▶ [DOCUMENT EXTRACT]
··········

And she served-up a story that acts not merely as an interest piece, but, more than that, acts as another brick in the wall of contemporary Cultural Marxism, in which a certain crowd of “sensitives” can inform YOU that you are part of a legacy of lethality. Yes, you are enjoying the fruits of eeevil, and, as a result of your dastardly participation in this – which actually is centuries-ended – activity, you, too, are suspect unless you change your “colonial-White-Supremacist” ways.

Javaid opens with this darkly portentous line:

“The invaders struck the island from three sides simultaneously.”

And then she rolls into the 1621 state-corporate invasion of Indonesia – the Banda Islands, to be precise – by the Dutch East India Company, describing the thousands slaughtered, enslaved, or starved to death due to their flight into mountainous terrain, and she quotes a university professor who adds reiterative thoughts:

“’The population of around 15,000 Bandanese was decimated to just a few hundred in a few months,’ said Adam Clulow, a historian and professor at the University of Texas at Austin. ‘The Dutch company was later accused of carrying out what some describe as the first instance of corporate genocide.’”

Of course, those who understand the nature of the polis know that all state entities are corporate in nature, and that the Dutch “company” really was an arm of the Dutch government, as are so many so-called “private” corporations today.

Some of us might recall the efforts of the Boston Tea Party participants to fight the corporate-government hegemony of the British East India Tea Company and their Parliamentary-provided lock on American tea sales…

But, just to be sure you understand your grave culpability on the Pumpkin Spice issue, just so that you understand that it’s okay to drink British tea, but not the shadow-draped Pumpkin Spice, Javaid includes Prof Clulow saying that it was all for nutmeg -- the Banda Islands being pretty much the sole source of nutmeg at the time.

You’d better put down the Pumpkin Spice and slowly back out of the coffee shop, dear reader.

And if you still need your eyes opened by the Sensitives at the WaPo, make sure you know this:

“’Some spices are part of a natural course of trade,’ said Sarah Wassberg Johnson, a food historian. ‘It just happens that the main spices in pumpkin spice are fraught with colonizer histories.’”

We’d better grasp that – we dastardly, spice-soaked, sods.

··········

▶ [EXERCISE INSTRUCTIONS]
A) Answer these questions using the commentary on the pumpkin spice article.
(i) In what year did the Dutch East India Company invade the Banda Islands?
(ii) At which university is Adam Clulow a professor?
(iii) How is Sarah Wassberg Johnson described?
B) Carry on the commentary on the pumpkin spice article from its final sentence.

··········

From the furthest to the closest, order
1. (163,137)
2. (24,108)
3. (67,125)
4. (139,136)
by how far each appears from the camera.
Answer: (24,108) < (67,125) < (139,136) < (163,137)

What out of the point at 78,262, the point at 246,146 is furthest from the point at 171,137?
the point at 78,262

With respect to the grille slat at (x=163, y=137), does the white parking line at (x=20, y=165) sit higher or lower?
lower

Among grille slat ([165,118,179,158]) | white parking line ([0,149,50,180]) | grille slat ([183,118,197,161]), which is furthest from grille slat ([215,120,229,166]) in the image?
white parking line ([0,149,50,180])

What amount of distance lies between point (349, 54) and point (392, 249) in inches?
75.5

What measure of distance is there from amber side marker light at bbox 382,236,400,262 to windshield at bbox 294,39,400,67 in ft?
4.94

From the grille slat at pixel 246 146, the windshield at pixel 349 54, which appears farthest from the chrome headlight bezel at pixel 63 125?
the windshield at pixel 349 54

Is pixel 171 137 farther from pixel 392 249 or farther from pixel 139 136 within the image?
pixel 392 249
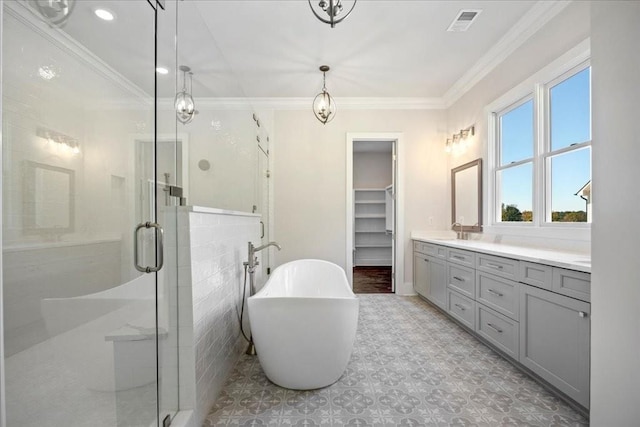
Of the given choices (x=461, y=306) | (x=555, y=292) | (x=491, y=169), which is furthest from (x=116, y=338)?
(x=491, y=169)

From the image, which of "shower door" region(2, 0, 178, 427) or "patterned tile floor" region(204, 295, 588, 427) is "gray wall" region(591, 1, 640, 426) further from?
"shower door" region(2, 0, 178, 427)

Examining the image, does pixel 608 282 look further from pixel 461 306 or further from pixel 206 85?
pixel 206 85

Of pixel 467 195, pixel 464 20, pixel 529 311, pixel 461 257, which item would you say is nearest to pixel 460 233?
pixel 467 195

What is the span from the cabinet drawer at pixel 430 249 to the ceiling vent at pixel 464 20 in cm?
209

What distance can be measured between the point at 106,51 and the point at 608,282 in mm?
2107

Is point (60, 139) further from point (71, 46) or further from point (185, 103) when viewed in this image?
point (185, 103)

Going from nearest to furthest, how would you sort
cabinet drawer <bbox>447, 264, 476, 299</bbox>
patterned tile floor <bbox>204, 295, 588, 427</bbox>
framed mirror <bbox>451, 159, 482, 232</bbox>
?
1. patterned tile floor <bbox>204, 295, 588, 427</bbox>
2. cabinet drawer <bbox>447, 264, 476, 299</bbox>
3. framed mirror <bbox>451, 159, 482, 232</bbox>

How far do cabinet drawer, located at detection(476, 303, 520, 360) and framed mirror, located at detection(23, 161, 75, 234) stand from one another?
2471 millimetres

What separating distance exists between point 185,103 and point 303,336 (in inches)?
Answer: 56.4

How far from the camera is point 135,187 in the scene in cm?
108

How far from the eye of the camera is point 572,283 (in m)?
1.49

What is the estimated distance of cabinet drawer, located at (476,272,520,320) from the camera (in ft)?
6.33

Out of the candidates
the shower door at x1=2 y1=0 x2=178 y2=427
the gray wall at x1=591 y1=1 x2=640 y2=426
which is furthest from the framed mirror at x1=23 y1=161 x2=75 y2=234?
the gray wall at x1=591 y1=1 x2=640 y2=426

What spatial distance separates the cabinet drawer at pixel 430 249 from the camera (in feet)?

··········

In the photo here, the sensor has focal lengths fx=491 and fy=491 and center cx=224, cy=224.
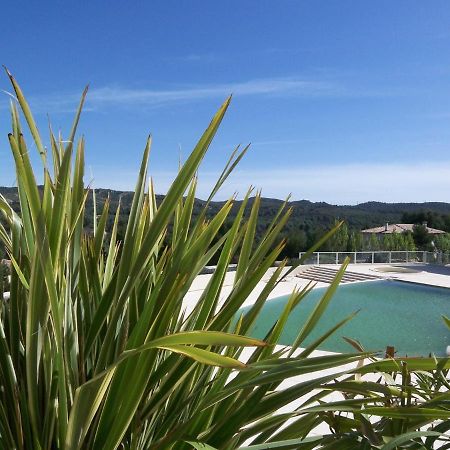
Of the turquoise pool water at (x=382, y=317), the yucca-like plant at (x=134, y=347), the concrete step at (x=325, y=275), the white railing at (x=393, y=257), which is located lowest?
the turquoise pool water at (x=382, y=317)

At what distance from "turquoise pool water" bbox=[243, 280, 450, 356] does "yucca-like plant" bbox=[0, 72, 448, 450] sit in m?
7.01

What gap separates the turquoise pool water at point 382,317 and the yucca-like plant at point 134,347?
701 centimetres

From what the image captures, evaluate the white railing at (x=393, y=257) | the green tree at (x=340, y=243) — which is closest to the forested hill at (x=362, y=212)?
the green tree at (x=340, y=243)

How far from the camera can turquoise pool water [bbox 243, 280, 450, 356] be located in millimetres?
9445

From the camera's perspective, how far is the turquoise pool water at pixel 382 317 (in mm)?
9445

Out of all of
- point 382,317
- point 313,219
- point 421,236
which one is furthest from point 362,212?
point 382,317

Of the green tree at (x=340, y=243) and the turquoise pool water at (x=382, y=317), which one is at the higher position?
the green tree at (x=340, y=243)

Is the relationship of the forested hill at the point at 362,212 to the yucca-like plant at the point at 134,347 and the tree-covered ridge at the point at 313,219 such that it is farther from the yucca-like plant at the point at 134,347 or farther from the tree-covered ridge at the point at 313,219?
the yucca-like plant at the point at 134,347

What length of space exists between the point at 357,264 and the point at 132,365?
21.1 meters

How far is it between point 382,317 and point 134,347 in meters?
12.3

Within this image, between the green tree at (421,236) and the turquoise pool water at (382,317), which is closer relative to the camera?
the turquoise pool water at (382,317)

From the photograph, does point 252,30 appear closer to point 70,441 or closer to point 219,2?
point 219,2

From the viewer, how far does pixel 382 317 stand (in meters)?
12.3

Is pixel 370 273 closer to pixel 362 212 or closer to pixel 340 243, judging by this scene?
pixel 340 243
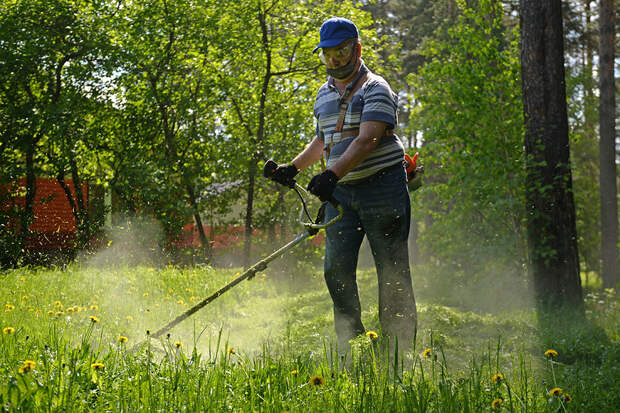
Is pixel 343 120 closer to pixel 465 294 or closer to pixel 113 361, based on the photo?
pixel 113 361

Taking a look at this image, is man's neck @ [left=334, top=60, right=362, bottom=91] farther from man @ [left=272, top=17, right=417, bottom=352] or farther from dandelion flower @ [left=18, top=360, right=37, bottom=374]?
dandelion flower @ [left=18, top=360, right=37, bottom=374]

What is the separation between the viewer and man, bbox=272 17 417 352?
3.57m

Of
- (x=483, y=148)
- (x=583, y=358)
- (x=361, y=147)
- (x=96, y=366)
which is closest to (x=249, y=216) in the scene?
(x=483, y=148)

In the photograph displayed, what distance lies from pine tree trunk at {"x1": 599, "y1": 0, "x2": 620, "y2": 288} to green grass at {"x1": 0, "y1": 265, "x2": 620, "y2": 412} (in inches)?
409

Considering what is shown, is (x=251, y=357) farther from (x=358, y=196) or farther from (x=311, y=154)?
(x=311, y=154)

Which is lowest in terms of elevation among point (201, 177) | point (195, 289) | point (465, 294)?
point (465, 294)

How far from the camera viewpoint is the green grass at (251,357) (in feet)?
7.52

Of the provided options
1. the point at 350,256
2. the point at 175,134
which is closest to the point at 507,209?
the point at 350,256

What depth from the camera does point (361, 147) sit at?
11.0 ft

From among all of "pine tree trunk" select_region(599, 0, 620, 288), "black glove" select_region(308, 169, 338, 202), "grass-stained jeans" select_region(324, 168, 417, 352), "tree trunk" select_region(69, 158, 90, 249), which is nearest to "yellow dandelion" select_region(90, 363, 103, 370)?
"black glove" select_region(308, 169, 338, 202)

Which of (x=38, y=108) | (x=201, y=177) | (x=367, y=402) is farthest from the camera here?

··········

▶ [SET OF ANSWERS]
A)
(i) 1621
(ii) The University of Texas at Austin
(iii) As a food historian

B)
Beyond the lame virtue-signaling about nutmeg and this long-gone tie to what is seen as the normative term “colonialism,” what might be most important to grasp here is something that collectivists rarely, if ever, will acknowledge.

That is the fact that all government/state activities are forms of colonization – into our lives. Every action a government takes, from claiming the authority to make you pay for it, or engaging in threats that agents of government call “regulations” and “rules,” to literal takings of land and other physical property, they all are means by which these agents of the state invade our private lives and attack our natural rights to our property.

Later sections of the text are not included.